▶ Stated task:
Look for "Which is furthest from (x=22, y=294)" in the listing below, then copy exactly the line it appears in and all lines after it to the end, and nothing more.
** Start of Given information **
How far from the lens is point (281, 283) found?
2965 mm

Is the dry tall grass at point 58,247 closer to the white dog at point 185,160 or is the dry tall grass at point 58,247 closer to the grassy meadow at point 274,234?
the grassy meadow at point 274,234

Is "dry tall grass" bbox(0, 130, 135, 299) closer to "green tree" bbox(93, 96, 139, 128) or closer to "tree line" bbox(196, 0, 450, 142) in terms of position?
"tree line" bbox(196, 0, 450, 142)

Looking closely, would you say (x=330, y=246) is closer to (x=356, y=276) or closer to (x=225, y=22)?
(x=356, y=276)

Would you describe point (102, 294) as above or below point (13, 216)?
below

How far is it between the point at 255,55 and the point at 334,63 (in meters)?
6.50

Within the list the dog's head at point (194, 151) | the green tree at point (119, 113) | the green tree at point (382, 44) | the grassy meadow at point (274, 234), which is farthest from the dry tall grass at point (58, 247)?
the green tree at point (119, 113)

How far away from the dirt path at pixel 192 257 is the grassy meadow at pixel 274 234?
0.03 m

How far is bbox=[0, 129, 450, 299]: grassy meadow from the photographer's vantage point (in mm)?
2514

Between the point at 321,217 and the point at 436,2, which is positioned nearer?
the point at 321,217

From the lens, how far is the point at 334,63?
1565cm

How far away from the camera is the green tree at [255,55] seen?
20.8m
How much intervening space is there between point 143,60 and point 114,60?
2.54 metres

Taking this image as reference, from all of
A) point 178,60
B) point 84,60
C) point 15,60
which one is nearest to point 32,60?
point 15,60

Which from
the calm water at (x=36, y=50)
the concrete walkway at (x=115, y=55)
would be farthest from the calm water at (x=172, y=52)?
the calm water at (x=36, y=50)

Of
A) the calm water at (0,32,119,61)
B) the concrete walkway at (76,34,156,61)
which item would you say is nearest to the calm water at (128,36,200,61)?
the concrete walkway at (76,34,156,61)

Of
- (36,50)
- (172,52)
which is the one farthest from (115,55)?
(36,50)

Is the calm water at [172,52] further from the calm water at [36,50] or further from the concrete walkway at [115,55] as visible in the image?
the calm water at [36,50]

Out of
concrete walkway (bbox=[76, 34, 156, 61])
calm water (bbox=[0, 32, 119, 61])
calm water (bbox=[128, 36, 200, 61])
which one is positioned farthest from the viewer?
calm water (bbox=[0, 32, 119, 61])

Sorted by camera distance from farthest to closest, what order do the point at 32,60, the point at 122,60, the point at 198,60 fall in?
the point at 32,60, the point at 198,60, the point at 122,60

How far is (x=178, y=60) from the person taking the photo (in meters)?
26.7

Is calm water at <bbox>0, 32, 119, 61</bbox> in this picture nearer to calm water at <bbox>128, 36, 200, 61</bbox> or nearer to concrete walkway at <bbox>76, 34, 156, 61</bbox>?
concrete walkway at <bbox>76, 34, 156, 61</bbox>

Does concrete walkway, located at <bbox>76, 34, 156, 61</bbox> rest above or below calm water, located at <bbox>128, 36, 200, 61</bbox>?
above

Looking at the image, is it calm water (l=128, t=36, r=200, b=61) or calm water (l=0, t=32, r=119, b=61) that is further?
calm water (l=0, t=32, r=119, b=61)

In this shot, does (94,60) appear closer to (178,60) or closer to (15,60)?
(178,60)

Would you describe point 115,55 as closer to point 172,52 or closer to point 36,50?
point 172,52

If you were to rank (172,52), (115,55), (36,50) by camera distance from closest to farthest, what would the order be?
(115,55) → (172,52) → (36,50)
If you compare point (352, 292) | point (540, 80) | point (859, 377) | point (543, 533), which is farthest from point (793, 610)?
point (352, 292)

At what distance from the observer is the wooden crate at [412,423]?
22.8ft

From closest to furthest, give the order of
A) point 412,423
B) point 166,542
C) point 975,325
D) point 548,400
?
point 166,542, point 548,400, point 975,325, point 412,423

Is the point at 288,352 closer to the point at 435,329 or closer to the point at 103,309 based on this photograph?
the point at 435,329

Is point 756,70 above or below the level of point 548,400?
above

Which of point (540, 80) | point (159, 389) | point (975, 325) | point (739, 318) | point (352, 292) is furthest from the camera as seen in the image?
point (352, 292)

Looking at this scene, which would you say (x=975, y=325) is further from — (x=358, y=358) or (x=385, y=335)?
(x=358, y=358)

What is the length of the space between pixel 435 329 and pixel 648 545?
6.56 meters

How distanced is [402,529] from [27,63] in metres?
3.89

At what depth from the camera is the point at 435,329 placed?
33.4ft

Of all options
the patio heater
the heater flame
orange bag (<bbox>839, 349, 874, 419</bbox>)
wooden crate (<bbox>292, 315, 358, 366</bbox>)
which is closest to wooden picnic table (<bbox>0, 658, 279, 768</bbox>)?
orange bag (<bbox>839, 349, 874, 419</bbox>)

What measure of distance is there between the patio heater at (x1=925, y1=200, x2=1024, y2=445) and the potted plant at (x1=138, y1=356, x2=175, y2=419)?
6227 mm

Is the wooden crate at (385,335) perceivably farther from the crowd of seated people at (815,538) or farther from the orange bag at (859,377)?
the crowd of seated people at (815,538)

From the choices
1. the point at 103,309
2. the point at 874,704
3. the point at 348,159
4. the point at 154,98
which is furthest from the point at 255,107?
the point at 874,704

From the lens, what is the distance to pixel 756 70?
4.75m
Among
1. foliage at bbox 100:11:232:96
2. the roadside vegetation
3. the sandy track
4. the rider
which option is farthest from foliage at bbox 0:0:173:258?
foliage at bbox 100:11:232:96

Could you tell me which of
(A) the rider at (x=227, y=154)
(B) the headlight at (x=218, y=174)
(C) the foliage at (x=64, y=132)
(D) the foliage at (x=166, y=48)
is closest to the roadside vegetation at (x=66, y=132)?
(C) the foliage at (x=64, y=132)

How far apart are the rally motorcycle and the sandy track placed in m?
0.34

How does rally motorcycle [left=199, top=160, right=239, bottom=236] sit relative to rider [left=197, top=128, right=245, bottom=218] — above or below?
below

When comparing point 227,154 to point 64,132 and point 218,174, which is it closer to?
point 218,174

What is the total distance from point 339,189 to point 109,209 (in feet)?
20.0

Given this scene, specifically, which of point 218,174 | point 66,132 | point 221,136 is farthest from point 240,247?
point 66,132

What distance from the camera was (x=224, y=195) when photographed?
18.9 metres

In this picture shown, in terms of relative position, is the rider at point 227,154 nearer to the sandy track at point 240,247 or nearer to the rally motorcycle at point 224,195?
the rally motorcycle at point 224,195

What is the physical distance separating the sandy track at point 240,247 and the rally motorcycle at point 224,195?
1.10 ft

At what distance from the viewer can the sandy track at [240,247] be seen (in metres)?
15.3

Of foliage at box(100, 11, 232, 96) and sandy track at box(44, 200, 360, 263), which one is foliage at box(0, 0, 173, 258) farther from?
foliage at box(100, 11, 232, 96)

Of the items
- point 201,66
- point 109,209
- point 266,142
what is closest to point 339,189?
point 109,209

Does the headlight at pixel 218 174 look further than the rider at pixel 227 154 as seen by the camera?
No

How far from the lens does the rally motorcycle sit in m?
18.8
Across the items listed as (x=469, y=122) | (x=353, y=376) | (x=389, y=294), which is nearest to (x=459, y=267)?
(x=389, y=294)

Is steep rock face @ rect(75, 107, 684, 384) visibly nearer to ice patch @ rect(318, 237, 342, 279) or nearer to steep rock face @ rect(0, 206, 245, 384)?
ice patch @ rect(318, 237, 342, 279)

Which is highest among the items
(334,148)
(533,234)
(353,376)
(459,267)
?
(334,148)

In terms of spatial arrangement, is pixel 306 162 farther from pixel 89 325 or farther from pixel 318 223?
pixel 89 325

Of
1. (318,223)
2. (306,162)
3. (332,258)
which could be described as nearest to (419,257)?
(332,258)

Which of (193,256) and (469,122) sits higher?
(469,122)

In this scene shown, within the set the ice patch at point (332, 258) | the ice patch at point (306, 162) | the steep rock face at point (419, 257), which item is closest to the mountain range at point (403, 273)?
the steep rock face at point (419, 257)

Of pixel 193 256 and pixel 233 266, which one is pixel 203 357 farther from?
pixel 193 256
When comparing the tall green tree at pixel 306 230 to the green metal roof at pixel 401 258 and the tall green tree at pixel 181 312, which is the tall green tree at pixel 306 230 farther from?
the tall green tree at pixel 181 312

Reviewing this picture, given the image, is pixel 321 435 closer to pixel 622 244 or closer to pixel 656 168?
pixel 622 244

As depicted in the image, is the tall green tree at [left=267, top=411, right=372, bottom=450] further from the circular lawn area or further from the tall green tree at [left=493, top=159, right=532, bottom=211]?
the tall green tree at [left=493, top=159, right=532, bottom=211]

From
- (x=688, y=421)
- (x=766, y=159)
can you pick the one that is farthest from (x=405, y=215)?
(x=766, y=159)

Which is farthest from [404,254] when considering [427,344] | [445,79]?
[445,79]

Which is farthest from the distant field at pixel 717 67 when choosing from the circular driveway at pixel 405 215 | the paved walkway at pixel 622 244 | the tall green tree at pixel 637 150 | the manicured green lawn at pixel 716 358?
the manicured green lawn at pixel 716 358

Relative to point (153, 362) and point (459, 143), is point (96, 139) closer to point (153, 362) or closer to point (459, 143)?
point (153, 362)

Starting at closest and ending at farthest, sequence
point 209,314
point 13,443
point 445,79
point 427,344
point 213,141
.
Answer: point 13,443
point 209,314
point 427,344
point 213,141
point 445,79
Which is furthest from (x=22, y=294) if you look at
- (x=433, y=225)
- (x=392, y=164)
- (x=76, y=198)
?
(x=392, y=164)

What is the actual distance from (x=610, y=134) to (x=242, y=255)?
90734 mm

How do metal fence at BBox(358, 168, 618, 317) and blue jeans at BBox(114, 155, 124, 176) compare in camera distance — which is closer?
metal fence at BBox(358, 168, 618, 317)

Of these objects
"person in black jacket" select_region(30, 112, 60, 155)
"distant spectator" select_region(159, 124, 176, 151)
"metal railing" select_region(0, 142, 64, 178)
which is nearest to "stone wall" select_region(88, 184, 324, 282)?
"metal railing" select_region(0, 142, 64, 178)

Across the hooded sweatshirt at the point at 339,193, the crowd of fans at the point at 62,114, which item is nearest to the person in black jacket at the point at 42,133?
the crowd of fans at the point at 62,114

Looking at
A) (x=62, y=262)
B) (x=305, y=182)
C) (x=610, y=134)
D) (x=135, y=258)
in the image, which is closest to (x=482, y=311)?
** End of Given information **
▶ The reply:
Which is furthest from (x=22, y=294) if you look at
- (x=433, y=225)
- (x=392, y=164)
- (x=76, y=198)
?
(x=392, y=164)

What is the actual distance from (x=610, y=134) to (x=242, y=255)?
90734 mm

How do metal fence at BBox(358, 168, 618, 317) and blue jeans at BBox(114, 155, 124, 176) compare in camera distance — which is closer?
metal fence at BBox(358, 168, 618, 317)

Of these objects
"person in black jacket" select_region(30, 112, 60, 155)
"distant spectator" select_region(159, 124, 176, 151)
"metal railing" select_region(0, 142, 64, 178)
which is nearest to "stone wall" select_region(88, 184, 324, 282)?
"metal railing" select_region(0, 142, 64, 178)

Across the hooded sweatshirt at the point at 339,193, the crowd of fans at the point at 62,114, which item is nearest to the person in black jacket at the point at 42,133?
the crowd of fans at the point at 62,114

Looking at
A) (x=62, y=262)
B) (x=305, y=182)
C) (x=610, y=134)
D) (x=135, y=258)
in the image, which is closest to (x=482, y=311)?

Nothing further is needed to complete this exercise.